Required work> Go through the data below and gather each line containing "States".

═══ Supplied material

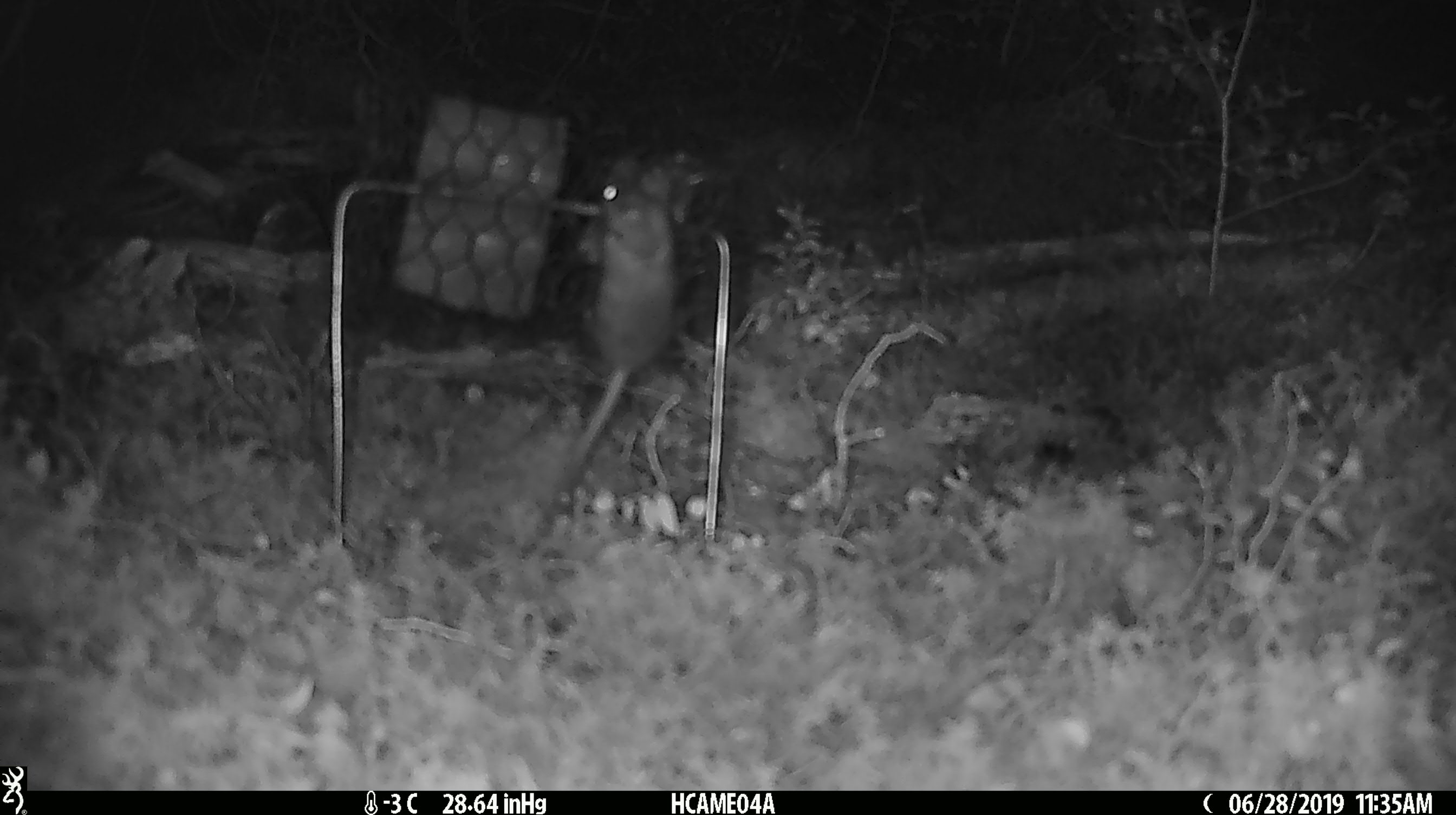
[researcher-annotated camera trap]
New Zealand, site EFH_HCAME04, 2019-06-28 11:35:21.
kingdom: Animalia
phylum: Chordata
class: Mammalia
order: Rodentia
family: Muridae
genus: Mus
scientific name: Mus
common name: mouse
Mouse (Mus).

══════
═══ Supplied material

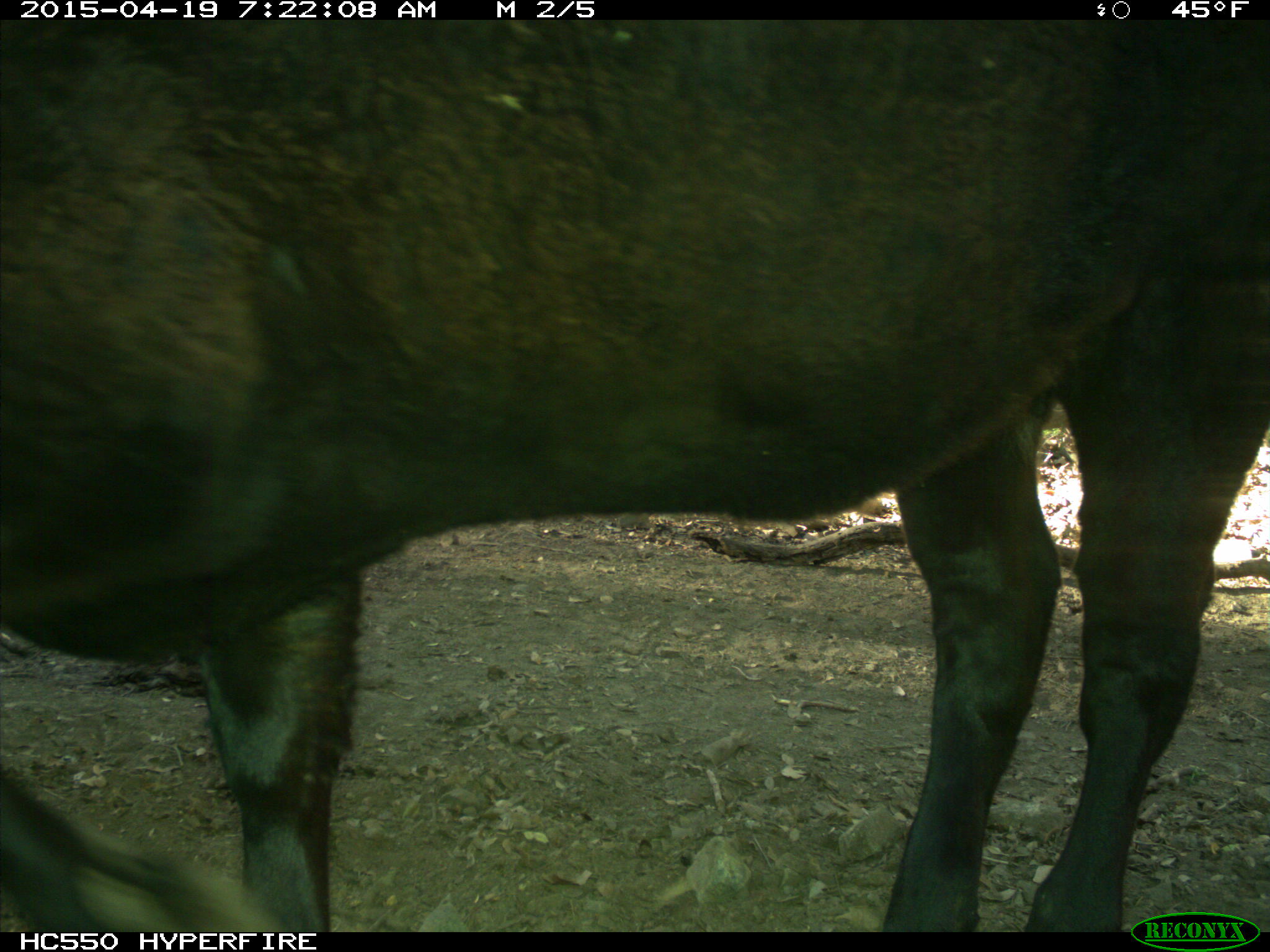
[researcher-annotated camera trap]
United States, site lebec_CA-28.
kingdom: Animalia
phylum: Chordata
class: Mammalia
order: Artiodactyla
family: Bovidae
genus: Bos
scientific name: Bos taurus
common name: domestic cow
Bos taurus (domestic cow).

══════
═══ Supplied material

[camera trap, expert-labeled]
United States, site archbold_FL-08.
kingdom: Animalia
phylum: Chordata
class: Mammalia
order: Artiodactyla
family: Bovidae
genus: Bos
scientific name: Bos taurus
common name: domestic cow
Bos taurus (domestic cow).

══════

Solved problem>
United States, site lebec_CA-28.
United States, site archbold_FL-08.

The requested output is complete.